Copy the entries below word for word, starting at the line that contains "How far into" and continuing through the last line of the entries.

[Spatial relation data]
========================================================================

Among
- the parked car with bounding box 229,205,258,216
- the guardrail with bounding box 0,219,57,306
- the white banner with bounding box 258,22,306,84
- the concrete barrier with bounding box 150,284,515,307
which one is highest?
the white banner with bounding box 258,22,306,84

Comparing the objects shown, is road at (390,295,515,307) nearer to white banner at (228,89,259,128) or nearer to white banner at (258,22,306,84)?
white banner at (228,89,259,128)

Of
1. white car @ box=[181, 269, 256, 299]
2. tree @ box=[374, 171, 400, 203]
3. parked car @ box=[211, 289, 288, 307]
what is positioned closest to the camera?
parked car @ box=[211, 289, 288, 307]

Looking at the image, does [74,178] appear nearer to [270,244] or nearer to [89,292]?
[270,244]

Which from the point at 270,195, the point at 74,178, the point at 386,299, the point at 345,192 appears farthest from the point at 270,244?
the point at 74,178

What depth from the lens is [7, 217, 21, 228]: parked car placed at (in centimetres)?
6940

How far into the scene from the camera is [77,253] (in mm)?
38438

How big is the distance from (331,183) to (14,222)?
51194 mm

========================================================================

Complete answer>
How far into the scene from the camera is [77,253] (in mm)?
38438

How big is the distance from (331,183) to (14,222)?
51194 mm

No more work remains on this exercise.